Big place to search, but then he heard Weaver repeat the address. North Shore Boulevard in East Sandwich.

Bingo.

He filled the tank up with gas and was on his way to Massachusetts before Pilford. That gave him time to check in with one of the local rental agencies and find himself a place to stay. A super-cheap cabin, about twenty by twenty feet, a quarter of a mile down the road from where Pilford and Weaver were staying. There was no water view — it was on the other side of the road from the beach houses. That was okay. He wasn’t here to sightsee.

It was a neat little place. One room, basically, with a bathroom notched out of the corner. An aged, hulking refrigerator with sides thicker than a steel vault, a counter with a big porcelain sink, no cabinets under it, but a wooden shelf that held a few pots and pans. In one corner, an actual old woodstove with a pipe that led up through the roof. The folks who rented it out had left a small stack of wood alongside it, plus a wrought-iron stand that held a small shovel, tongs, a poker, and tiny broom.

Quaint.

But Cory didn’t think it was cold enough to bother lighting a fire. As a backup, there was a small electric fan on the shelf he could plug in if he needed it.

Before he went to check out Cape Cod Bay, he parked his van behind the cottage. The back end was slightly visible to anyone driving by, but they’d really have to be looking for it.

Strolling along the beach, standing there with his toes in the sand, feeling the water rush in around his ankles, filling his lungs with the cool sea air was pretty damn nice.

And you met the most interesting people.

Now, back in the cabin, he had to think about how he was going to do this. There was a time when he believed that his subjects should live with their punishment, but his position on that was evolving.

He took a seat at the small table in the kitchen nook of the cabin and took out his cell phone. He’d powered it off hours ago. He didn’t want to run the risk of using it to track Pilford, in case they were on to him, which he now understood was a real possibility.

Maybe just for a few seconds.

He turned on the phone and saw that he had a message. He put it to his ear and listened.

Cory, it’s your father. Call home immediately.

“Yeah, I don’t think I’m going to do that,” he said aloud. He deleted the message and powered the phone off once again.

“What do to, what to do, what to do,” he said. “I don’t suppose you have any bright ideas?”

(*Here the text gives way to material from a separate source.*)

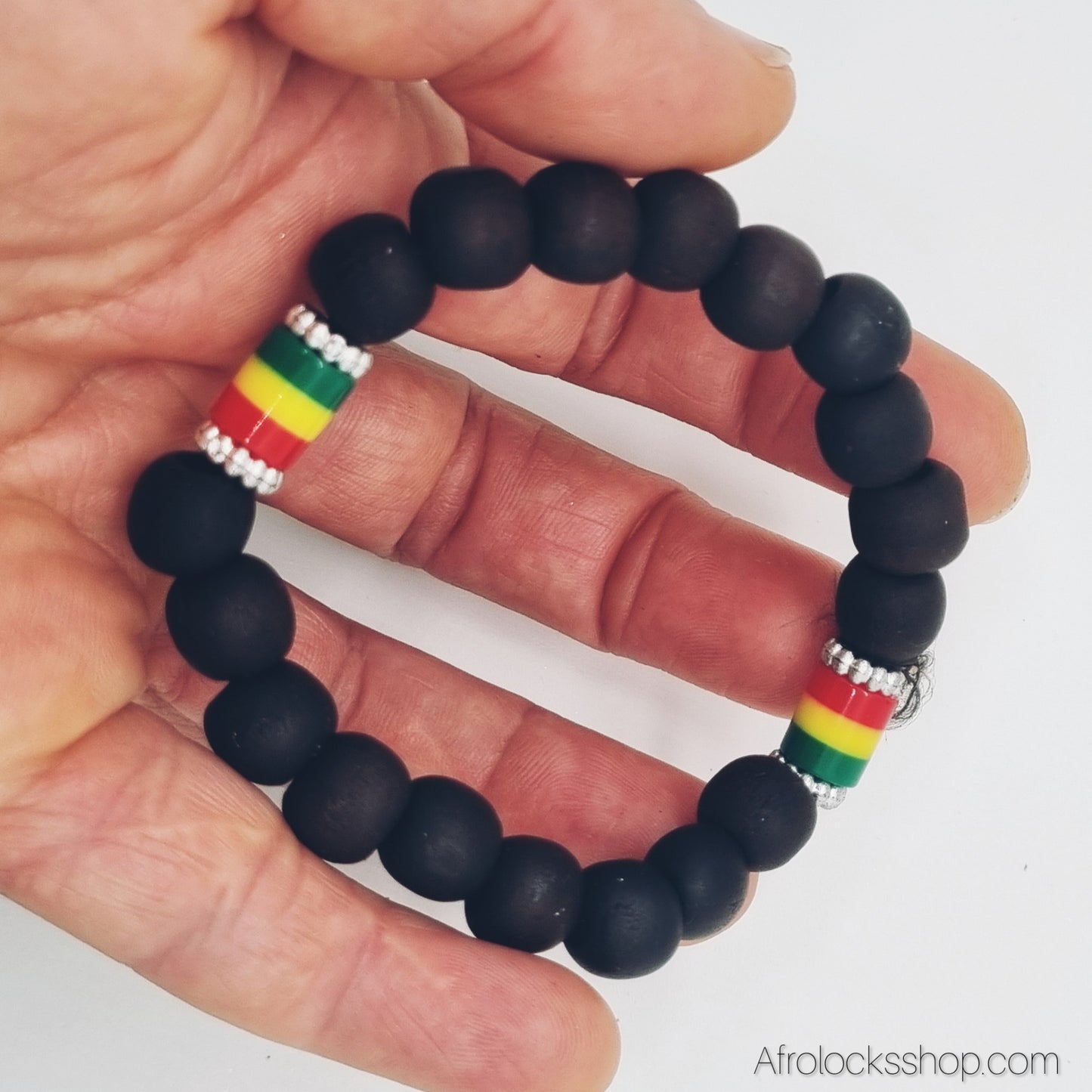 Bracelet Rasta – perles noires & tubes ❤️💛💚 avec strass – élastiqué (unisexe)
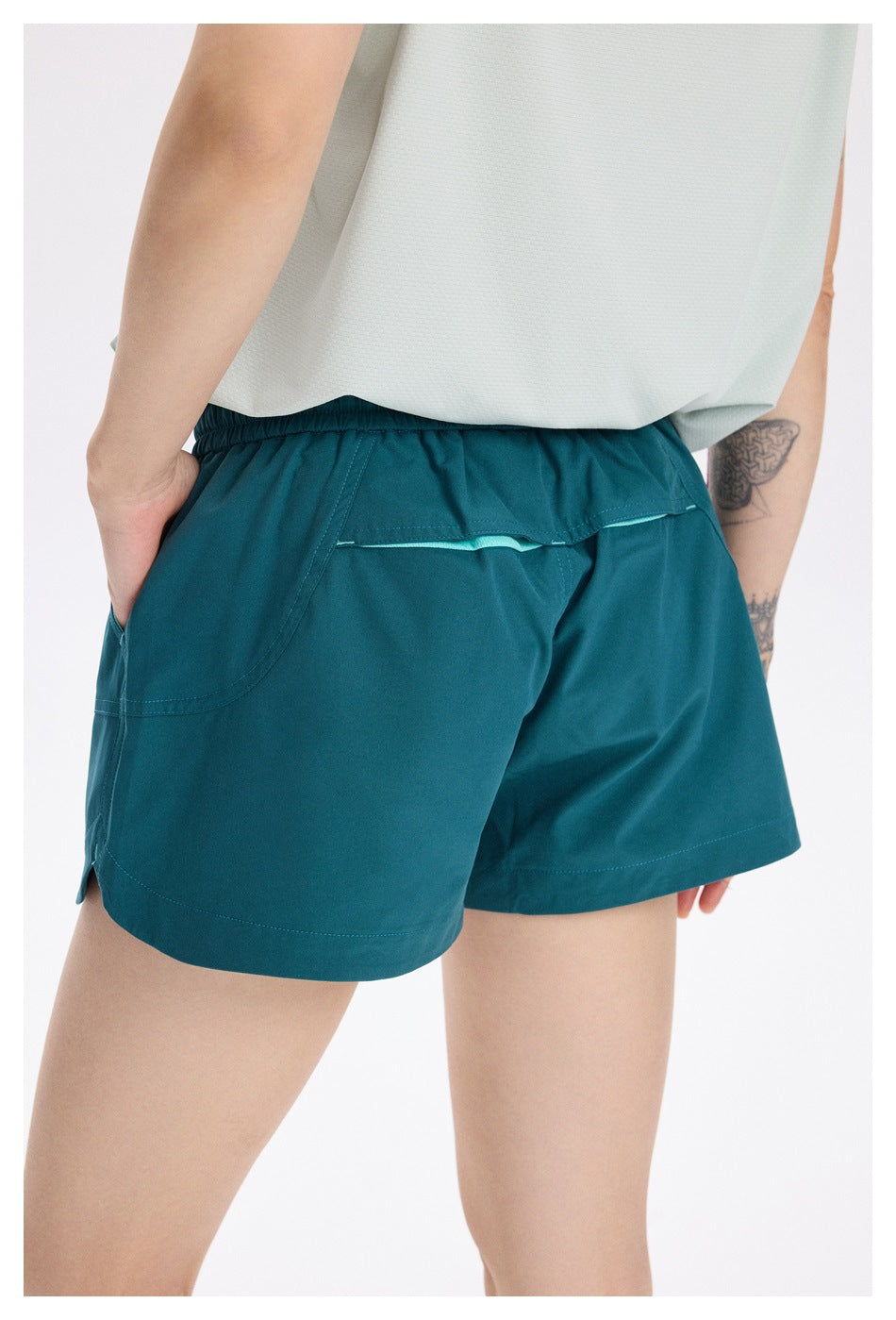 Close-up of the rear of teal running shorts, showing the back pocket, turquoise trim, and curved seams.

Carol Beakman, unconscious and tied to one of the two single beds in the small room, did not.

Forty-three

Cal

Back at the beach house, Jeremy and I resettled ourselves on the deck. Soon, we would have to start thinking about dinner, but there was still time to chill out. The only problem with that was that Jeremy was more than a little preoccupied by the discussion we’d had while walking along the beach.

“That was quick thinking, saying your name was Alan,” I told him, looking out over the bay from my chair.

“Well, I’m not an idiot,” he said.

I gave him a smile, but the young man did not return it.

“I’ve been giving what you said some thought,” he said. “You know, about how I drove the car.”

“Okay,” I said.

“Maybe it’s because I was drunk that I was able to drive it,” he said.

“I’m not following.”

“Like, okay, don’t they say that if you fall down or something while you’re sober, your muscles tense up, and you might actually break some bones. But if you’re drunk, you’re all kind of rubbery and you don’t tense up, so you don’t get hurt as bad.”

“That sounds like a study funded by teenage boys,” I said. “But carry on.”

“So maybe I’ve always known in my head how to drive a stick shift, but when I tried it in your car I was so tense I did a really bad job of it, but because I was drunk, I was relaxed and did it just fine.”